In books with such titles as Collector’s Progress, One Man’s Education, and Horace Walpole’s Library, Lewis wrote about his obsession, yet his most penetrating statement of purpose came in a passage he wrote for a speech that was never delivered. It is preserved among his papers and includes this observation: “The loyalty of collectors draws them to each other; they are a fraternity joined by bonds stronger than their vows, the bonds of shared vanity and the ridicule of non-collectors. Collectors appear to non-collectors as selfish, rapaciou
s, and half-mad, which is what collectors frequently are, but they may also be enlightened, generous, and benefactors of society, which is the way they like to see themselves. Mad or sane, they salvage civilization.”
There is no question that Wilmarth Lewis salvaged Horace Walpole from literary oblivion and gave him what amounted to a new life.

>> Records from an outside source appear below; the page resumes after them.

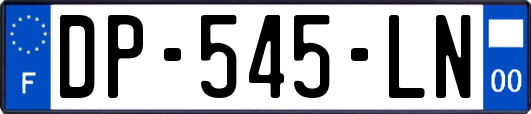 DP-545-LN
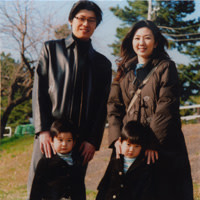 伊藤昌世 「幸福論」 （銀座ニコンサロン（ニコンプラザ内）） ｜Tokyo Art Beat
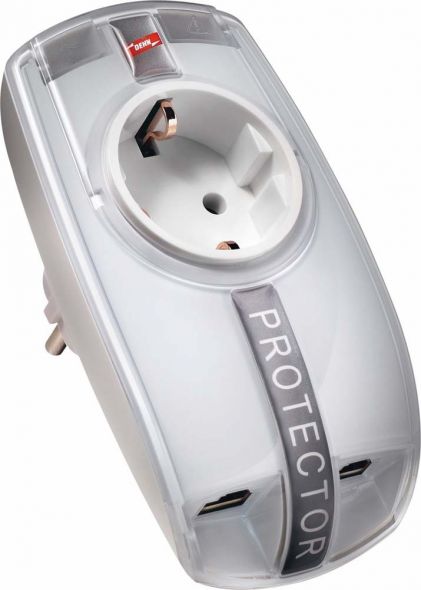 ÜS-Adapter DEHNprotector DPRO 230 LAN100 ÜS-Adapter DEHNprotector DPRO 230 LAN100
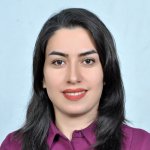 Soheila Khalili profile image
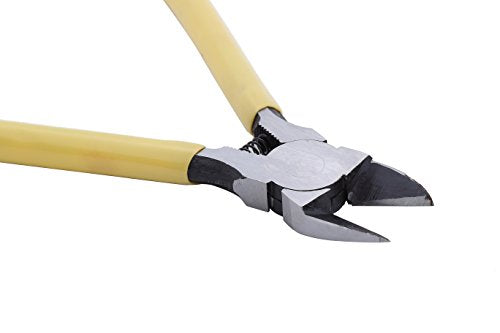 Lead Nipper - Stained/Leades Glass Tools and Diagonal Cutting Pliers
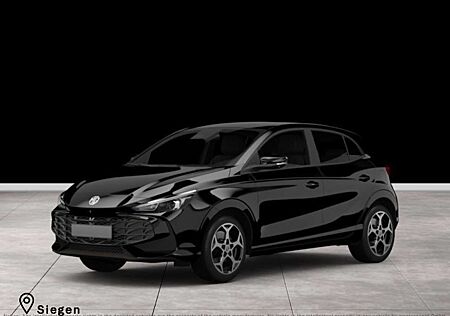 MG MG3 1,5l Schaltgetriebe Comfort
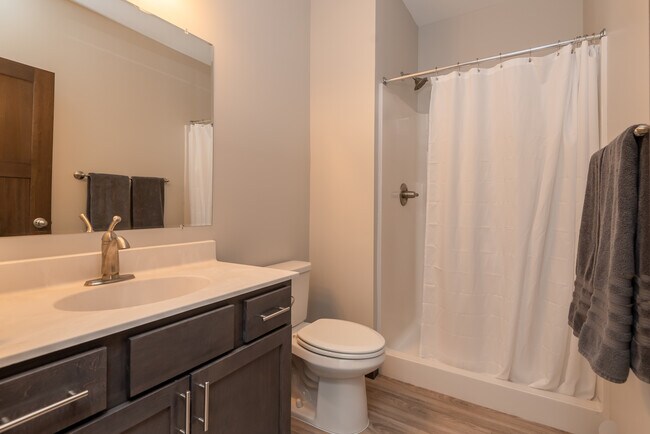 Bath - 2132 Grand Ave Apartamentos Unidad 1A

Other instances of a collector causing renewed scholarly interest in a forgotten figure are rare, but by no means unknown. Probably the most striking examples of recent years involve one British bibliophile, the late Michael Sadleir, who began collecting first editions of the works of nineteenth-century English and American writers of fiction at a time when “he had hardly any serious rival,” according to the London bookseller Percy Muir. “To mention only two very outstanding, but very different authors, Melville and Trollope were very nearly forgotten by both readers and collectors,” Muir wrote, and it was Sadleir’s “enthusiasm that was almost entirely responsible for the beginning of the revival of interest in them.”